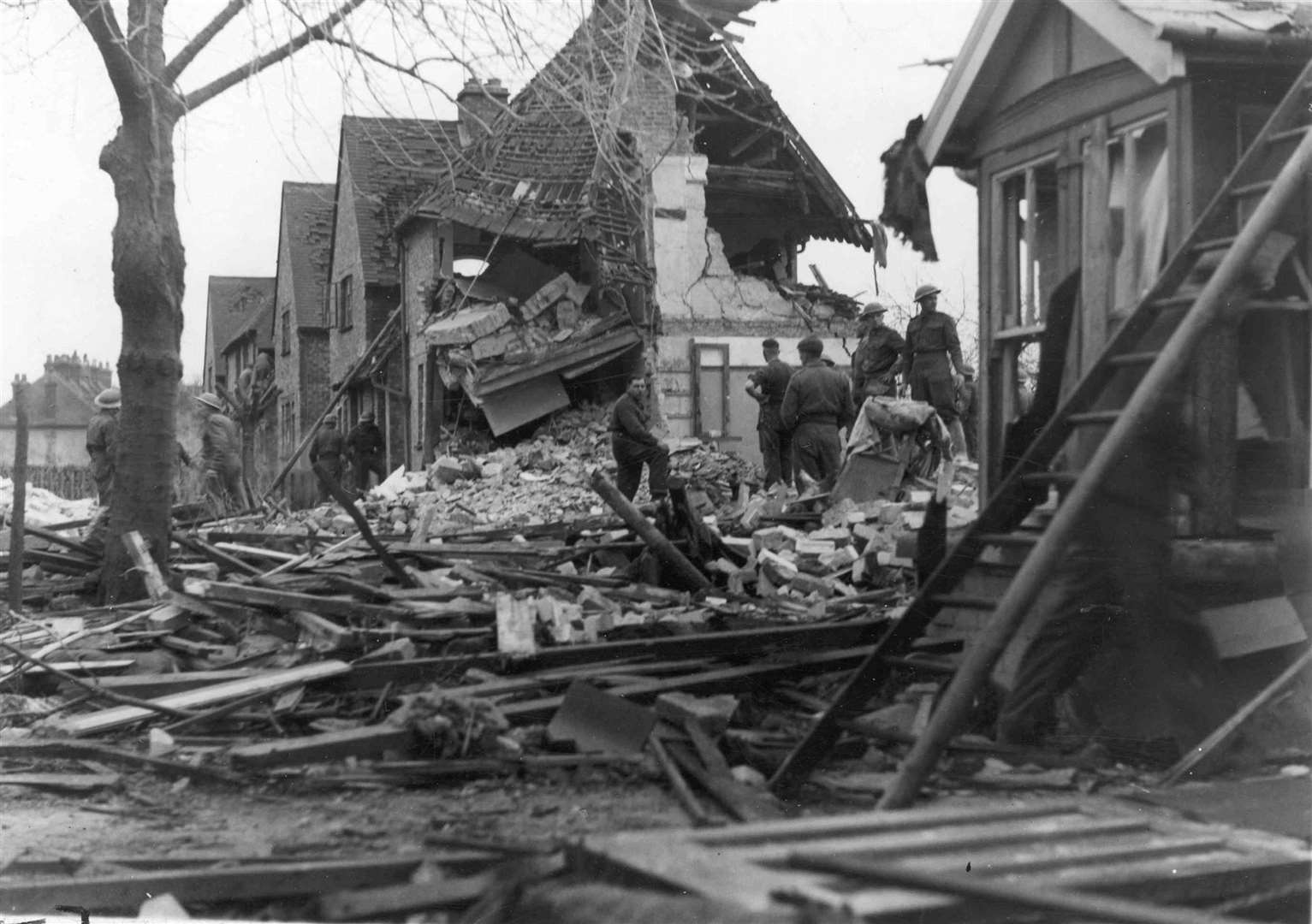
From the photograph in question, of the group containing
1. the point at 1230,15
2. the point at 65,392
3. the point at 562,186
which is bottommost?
the point at 1230,15

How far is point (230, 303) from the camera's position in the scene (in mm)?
59062

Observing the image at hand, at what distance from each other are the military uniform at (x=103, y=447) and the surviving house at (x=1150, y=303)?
12.1 metres

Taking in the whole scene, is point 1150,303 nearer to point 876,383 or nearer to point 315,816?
point 315,816

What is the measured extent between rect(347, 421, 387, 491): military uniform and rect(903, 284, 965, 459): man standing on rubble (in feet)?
56.1

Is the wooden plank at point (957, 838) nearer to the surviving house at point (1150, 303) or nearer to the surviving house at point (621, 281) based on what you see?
the surviving house at point (1150, 303)

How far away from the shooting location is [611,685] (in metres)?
7.39

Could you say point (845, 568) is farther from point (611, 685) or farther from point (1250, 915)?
point (1250, 915)

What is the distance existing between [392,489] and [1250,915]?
20.6m

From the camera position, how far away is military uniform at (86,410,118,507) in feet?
55.3

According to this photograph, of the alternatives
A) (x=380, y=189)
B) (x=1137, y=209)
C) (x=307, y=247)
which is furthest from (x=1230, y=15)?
(x=307, y=247)

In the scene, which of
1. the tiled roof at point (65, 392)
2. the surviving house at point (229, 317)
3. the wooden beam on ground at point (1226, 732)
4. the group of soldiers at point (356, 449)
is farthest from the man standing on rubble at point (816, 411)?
the tiled roof at point (65, 392)

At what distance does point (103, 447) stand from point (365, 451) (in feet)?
40.1

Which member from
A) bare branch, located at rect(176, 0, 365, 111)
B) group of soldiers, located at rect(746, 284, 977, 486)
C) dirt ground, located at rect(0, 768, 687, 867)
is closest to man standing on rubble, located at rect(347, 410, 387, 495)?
group of soldiers, located at rect(746, 284, 977, 486)

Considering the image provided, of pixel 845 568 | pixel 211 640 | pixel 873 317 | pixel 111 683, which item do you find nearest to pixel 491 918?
pixel 111 683
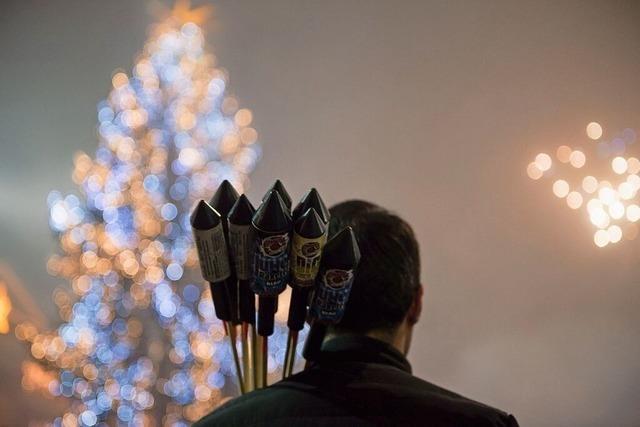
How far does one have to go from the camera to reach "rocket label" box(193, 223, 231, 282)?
1.27 metres

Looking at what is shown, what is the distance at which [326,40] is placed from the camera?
4.51 metres

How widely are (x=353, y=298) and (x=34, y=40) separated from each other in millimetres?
4022

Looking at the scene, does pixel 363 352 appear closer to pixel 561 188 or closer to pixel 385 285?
pixel 385 285

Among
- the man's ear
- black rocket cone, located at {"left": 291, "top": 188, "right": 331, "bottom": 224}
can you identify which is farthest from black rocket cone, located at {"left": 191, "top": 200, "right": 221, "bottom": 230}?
the man's ear

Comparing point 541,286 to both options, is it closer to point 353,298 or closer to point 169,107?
point 169,107

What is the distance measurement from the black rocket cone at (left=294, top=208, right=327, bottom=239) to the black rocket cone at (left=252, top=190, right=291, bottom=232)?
0.11 ft

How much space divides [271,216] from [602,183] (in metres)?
3.37

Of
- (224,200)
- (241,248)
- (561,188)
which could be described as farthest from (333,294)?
(561,188)

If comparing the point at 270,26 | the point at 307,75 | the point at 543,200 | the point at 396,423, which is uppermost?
the point at 270,26

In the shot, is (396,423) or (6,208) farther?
(6,208)

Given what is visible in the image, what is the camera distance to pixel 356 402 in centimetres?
106

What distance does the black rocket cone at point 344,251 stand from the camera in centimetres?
117

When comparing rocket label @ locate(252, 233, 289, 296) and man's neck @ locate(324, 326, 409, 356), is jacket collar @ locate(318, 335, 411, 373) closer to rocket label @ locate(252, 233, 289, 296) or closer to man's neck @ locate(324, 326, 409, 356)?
man's neck @ locate(324, 326, 409, 356)

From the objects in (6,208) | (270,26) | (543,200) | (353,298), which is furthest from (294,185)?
(353,298)
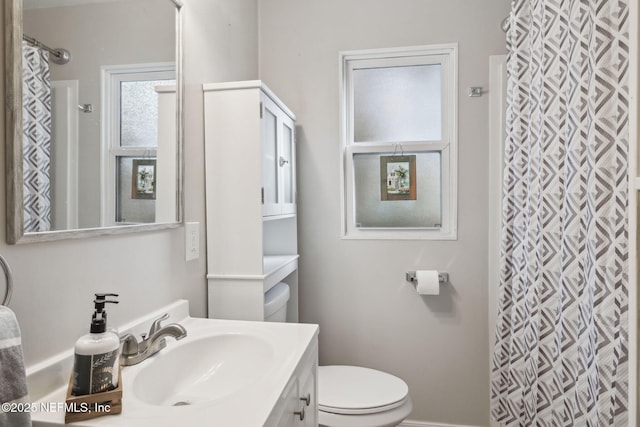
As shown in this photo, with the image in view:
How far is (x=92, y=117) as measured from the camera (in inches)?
36.6

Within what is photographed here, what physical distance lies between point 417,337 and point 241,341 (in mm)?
Result: 1159

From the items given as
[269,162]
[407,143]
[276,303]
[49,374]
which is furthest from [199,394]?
[407,143]

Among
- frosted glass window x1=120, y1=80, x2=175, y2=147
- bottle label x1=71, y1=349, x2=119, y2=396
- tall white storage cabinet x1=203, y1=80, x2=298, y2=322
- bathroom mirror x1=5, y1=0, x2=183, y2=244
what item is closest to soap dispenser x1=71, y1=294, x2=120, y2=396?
bottle label x1=71, y1=349, x2=119, y2=396

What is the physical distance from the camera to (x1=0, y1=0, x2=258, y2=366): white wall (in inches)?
30.5

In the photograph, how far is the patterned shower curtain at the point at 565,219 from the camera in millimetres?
868

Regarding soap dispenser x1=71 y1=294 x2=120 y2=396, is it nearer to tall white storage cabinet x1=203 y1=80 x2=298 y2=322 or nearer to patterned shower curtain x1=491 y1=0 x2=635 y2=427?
tall white storage cabinet x1=203 y1=80 x2=298 y2=322

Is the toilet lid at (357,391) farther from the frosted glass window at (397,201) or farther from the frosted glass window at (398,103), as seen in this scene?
the frosted glass window at (398,103)

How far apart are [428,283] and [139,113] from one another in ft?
4.78

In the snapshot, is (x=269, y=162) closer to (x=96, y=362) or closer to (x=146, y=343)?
(x=146, y=343)

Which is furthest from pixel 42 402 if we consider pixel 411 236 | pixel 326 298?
pixel 411 236

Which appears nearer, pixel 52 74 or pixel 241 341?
pixel 52 74

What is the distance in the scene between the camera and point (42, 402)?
75 centimetres

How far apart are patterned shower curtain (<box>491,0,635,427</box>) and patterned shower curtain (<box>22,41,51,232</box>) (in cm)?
122

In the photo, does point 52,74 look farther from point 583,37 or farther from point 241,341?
point 583,37
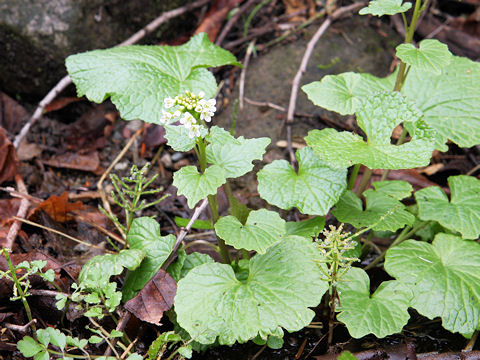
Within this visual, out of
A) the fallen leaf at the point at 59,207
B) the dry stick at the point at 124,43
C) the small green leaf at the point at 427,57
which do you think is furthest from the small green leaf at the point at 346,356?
the dry stick at the point at 124,43

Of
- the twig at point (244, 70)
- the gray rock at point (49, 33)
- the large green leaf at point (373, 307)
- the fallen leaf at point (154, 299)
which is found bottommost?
the large green leaf at point (373, 307)

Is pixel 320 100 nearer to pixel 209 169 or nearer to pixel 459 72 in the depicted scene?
pixel 209 169

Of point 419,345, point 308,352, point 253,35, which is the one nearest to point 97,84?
point 253,35

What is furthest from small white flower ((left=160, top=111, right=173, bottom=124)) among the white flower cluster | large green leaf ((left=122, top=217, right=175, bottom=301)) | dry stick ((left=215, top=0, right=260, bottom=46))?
dry stick ((left=215, top=0, right=260, bottom=46))

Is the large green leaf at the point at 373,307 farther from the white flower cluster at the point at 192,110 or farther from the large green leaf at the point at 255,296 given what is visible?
the white flower cluster at the point at 192,110

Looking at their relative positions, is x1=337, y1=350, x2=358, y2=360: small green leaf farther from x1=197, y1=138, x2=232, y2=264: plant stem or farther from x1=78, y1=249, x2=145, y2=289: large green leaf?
x1=78, y1=249, x2=145, y2=289: large green leaf
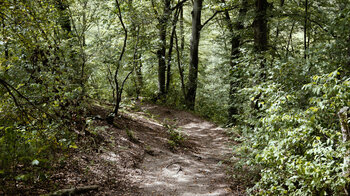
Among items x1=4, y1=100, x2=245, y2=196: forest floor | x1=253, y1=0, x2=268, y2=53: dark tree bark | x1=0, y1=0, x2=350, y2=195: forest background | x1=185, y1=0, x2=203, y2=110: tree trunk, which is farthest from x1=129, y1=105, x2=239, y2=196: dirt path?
x1=185, y1=0, x2=203, y2=110: tree trunk

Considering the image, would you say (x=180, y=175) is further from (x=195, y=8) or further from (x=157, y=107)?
(x=195, y=8)

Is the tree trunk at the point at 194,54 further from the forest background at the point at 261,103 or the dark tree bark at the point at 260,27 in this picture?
the dark tree bark at the point at 260,27

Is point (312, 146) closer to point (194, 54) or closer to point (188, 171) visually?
point (188, 171)

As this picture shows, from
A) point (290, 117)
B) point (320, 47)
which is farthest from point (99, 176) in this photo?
point (320, 47)

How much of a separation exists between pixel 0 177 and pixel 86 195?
57.6 inches

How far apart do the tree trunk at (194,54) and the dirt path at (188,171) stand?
15.7 ft

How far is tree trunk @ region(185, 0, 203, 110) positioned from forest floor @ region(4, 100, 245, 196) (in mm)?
5334

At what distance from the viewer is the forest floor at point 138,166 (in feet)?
16.3

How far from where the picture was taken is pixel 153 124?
10969mm

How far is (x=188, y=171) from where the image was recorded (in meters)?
6.76

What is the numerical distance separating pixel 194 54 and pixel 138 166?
9486 millimetres

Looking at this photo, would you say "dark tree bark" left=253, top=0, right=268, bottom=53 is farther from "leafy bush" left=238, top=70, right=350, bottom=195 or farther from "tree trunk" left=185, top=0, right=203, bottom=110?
→ "tree trunk" left=185, top=0, right=203, bottom=110

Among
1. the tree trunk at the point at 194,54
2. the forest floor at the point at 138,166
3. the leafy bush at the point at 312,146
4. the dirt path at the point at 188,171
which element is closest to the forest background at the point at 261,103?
the leafy bush at the point at 312,146

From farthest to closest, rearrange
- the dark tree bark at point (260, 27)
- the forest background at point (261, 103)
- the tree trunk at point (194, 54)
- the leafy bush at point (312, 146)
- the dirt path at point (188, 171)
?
1. the tree trunk at point (194, 54)
2. the dark tree bark at point (260, 27)
3. the dirt path at point (188, 171)
4. the forest background at point (261, 103)
5. the leafy bush at point (312, 146)
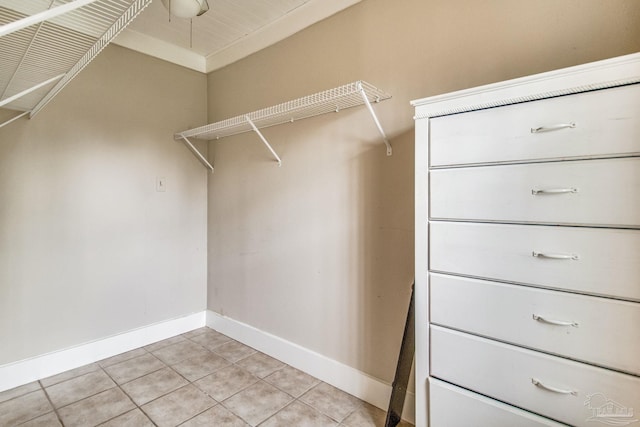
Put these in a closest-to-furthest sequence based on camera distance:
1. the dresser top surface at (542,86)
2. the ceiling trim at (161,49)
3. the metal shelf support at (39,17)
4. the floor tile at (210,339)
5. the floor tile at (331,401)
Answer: the metal shelf support at (39,17) → the dresser top surface at (542,86) → the floor tile at (331,401) → the ceiling trim at (161,49) → the floor tile at (210,339)

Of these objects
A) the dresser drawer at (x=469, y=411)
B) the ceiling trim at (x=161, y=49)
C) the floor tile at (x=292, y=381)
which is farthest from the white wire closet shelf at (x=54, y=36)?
the floor tile at (x=292, y=381)

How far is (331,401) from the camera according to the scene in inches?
70.9

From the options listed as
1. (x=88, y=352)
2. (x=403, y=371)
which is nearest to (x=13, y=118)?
(x=88, y=352)

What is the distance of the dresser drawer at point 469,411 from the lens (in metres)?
1.05

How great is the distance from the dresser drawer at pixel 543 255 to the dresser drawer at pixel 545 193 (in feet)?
0.12

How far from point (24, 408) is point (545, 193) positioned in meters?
2.70

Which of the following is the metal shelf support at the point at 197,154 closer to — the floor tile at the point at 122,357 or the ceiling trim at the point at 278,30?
the ceiling trim at the point at 278,30

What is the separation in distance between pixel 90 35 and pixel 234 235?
1697 millimetres

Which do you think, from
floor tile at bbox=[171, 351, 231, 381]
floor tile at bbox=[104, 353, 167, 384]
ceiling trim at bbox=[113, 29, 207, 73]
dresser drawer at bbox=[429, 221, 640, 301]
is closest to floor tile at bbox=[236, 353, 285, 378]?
floor tile at bbox=[171, 351, 231, 381]

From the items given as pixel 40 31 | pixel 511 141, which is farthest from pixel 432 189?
pixel 40 31

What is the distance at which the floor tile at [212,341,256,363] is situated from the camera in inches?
91.3

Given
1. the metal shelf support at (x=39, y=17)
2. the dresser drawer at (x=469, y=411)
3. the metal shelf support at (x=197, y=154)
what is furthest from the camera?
the metal shelf support at (x=197, y=154)

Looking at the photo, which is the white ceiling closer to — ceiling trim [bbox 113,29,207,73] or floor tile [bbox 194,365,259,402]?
ceiling trim [bbox 113,29,207,73]

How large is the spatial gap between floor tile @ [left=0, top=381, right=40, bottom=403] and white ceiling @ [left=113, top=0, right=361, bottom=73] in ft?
7.72
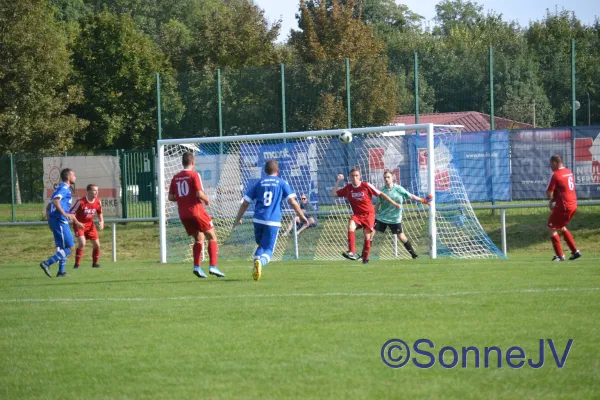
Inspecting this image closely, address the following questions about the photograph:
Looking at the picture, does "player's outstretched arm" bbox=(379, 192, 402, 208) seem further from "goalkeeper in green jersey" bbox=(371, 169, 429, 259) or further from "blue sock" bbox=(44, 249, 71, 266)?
"blue sock" bbox=(44, 249, 71, 266)

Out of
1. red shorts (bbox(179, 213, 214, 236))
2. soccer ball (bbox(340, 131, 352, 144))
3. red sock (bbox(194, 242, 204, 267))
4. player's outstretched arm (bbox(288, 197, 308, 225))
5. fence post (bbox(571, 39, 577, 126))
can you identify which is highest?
fence post (bbox(571, 39, 577, 126))

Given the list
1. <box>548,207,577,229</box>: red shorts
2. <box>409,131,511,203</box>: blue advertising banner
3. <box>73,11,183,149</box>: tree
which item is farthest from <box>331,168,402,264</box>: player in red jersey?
<box>73,11,183,149</box>: tree

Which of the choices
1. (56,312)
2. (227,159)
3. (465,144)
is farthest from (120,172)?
(56,312)

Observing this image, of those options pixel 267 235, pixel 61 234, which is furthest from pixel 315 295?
pixel 61 234

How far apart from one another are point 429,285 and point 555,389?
586cm

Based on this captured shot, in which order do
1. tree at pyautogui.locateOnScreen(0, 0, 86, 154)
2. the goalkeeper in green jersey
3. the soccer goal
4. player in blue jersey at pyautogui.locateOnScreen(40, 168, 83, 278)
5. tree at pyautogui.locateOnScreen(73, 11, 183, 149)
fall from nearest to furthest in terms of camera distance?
player in blue jersey at pyautogui.locateOnScreen(40, 168, 83, 278) → the goalkeeper in green jersey → the soccer goal → tree at pyautogui.locateOnScreen(0, 0, 86, 154) → tree at pyautogui.locateOnScreen(73, 11, 183, 149)

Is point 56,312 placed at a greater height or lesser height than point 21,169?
lesser

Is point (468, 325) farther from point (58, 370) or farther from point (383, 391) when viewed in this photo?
point (58, 370)

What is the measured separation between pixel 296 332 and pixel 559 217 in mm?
9502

Direction |
Rewrite the records starting with the line that contains "Is the tree" and going on through the line that contains "57.6 inches", replacing "farthest" with "most distant" and leaving everything else unchanged.

In response |
Is the tree trunk at the point at 194,54 further from the forest background at the point at 261,103 or the dark tree bark at the point at 260,27 in this picture?
the dark tree bark at the point at 260,27

Is point (312, 146) closer to point (194, 54) or closer to point (188, 171) visually?
point (188, 171)

As this picture shows, from
A) point (290, 117)
B) point (320, 47)
which is most distant from point (99, 176) in this photo?
point (320, 47)

How much of a separation exists between pixel 0 177 and pixel 86 195?
57.6 inches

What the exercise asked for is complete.